Com uma ajuda manuelina
Fui buscar em Manuel Bandeira a inspiração para rabiscar esta pequena crônica. Uma crônica insignificante; iguais às que venho escrevendo, desde que acordei pensando ser um bom cronista; o que, como vêem os que me lêem, não é verdade.
Poderia tê-la escrito em cima destes admiráveis versinhos do poeta de A Cinza das Horas:
"O teu seio que em minha mão
Tive uma vez, que vez aquela!"
"Ah, teus seios!
Teus duros mamilos!"
"Seios, duros, em pé, lácteos e pequeninos."
Não o fiz, para não ser chamado de um cronista libidinoso, pelos fuxiqueiros de plantão. Libidinoso, por quê?
Dia desses, quase fui linchado, só porque me atrevi a comentar alguns versos do Drummond, tirados, com muita cautela, de O Amor Natural.
E olhem que me limitei a tecer tímidas e arejadas apreciações em derredor do poema do Carlos, intitulado O que se passa na cama.
Extrapolara no comentário que fizera em torno desses lindos versos do Drummond? Creio que não. Melhor, talvez, se os tivesse lido, e guardado só para mim o que eles me disseram... Pois, segundo o próprio Drummond, o que ocorre na cama, "é segredo de quem ama".
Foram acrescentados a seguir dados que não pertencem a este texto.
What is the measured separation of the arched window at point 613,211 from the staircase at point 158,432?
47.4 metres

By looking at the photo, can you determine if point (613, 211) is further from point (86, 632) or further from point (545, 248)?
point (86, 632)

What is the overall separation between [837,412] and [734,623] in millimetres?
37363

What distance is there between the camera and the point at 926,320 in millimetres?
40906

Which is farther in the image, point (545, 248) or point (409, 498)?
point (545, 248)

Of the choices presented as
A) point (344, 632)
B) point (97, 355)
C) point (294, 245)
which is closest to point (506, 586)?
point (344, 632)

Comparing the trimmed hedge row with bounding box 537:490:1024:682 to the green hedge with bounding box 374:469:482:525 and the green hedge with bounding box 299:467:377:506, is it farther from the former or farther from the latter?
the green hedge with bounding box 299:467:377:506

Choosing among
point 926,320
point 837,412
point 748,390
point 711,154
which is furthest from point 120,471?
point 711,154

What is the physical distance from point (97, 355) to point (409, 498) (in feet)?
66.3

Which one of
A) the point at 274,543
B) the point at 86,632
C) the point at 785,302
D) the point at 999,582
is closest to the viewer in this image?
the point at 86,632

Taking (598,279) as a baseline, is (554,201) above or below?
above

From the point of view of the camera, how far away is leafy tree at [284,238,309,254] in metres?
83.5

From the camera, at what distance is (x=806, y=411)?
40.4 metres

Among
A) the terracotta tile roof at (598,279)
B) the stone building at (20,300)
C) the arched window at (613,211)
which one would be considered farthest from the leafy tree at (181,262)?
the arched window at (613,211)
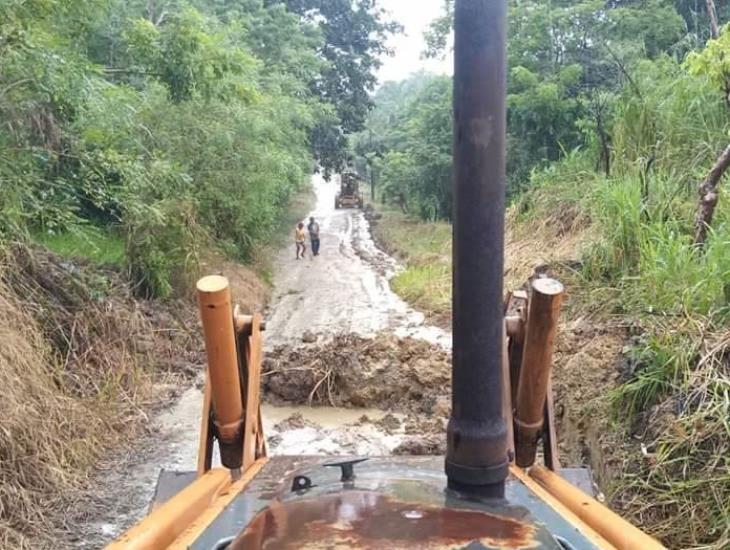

Cansado do meu rotineiro cotidiano - é, os aposentados também cansam -, poderia ter escrito alguma coisa declarando-me decidido a abandonar tudo, e ir "embora pra Pasárgada", onde, como Manu, talvez fosse amigo do Rei.
Em outros tempos, até me arriscaria a afirmar, que, em Pasárgada, também teria a mulher que desejasse, e na cama que escolhesse, como destaca o poema manuelino.
Não foi nos versos, mas na prosa de Bandeira que encontrei a ajuda que necessitava para escrevinhar esta insossa crônica.
Escreveu Bandeira: "Foi precisamente para me dar a ilusão de não existir em vão, que comecei a publicar os meus versos" . - Bastou-me esta frase do autor de Andorinhas, para que esta página brotasse, com a ternura que lhe desejava dar.
Como Manuel Bandeira - guardando, claro, o respeito devido ao vate pernambucano, e a distância imensa que nos separa -, também escrevo frágeis crônicas, e quando me deixam, as publico, para alimentar a ilusão de que não existo inutilmente.